Curb Gardens that Accommodate Parking

by Susan Harris
When I last showed you some of my favorite curbside gardens a commenter wrote to complain.  In a nutshell they said: Sure, those tall plantings are great if you don’t have to, um, PARK and get out of your car.  True enough, so I promised to follow up with curbside gardens that WOULD work with parked cars. So here ya go.

First up,  in a sunny spot along a busy street with parking, you see some liriope, another tough-looking short grass, some of the new petunia varieties that bloom like crazy without dead-heading, and the silver foliage of the Licorice plant (Helichrysum petiolare ‘Silver Mist’).  All are super drought-tolerant except those petunias.

And for shade, how about good old hostas with liriope (for evergreen color) and strategically placed flagstones for human passage?  You don’t get much lower-maintenance than these two workhorses.

3 Responses to Curb Gardens that Accommodate Parking

  1. how about something for parts of AA Co (ie Hillsmere)where there’s no curb or sidewalk between the road and the yard…but people have to park.

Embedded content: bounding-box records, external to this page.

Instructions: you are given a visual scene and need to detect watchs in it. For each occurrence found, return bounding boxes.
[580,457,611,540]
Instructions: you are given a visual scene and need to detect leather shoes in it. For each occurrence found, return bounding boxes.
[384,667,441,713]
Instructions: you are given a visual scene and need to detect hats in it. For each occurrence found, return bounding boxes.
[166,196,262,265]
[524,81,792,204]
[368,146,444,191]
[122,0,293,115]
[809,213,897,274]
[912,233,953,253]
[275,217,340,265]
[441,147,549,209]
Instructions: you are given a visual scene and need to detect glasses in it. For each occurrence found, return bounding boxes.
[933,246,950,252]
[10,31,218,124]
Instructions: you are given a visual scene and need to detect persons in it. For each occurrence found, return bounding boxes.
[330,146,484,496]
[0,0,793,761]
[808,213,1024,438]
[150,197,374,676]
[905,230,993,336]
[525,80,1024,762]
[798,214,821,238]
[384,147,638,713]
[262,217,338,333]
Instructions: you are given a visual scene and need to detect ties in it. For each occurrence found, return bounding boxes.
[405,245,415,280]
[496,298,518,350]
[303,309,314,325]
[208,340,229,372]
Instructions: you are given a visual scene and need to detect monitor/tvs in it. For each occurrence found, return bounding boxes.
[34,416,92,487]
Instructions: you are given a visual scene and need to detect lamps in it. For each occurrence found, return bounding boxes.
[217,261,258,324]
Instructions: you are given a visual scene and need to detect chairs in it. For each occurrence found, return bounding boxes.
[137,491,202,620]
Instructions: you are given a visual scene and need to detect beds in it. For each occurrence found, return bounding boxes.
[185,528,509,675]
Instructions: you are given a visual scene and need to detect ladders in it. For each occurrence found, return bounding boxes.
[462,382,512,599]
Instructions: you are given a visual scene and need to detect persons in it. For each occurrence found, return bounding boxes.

I have a mess of clover and grass and other stuff mixed in among the river rocks and gravel but I’d like something you can park on, that is not as expensive as permable pavers and that will help with infiltration

  2. Andrea G says:

    I’m looking for something that doesn’t need water in the western climate summer environment I live in. No irrigation in the parkway area. [that’s what we call it.] Got any ideas?

  3. Jennie, have you looked into the precast forms you put over plants so that cars can park on them? They take the weight of the cars, so the plants survive. Mondo grass is often grown in it, but the faster-spreading liriope would do the trick, also.

    And Andrea, for no watering, you can’t beat sedums – the tall ones or the short creepers. They’re the number one plant for green roofs, so you know they’re tough and drought-tolerant. I’ve replaced both my lawns with the stuff.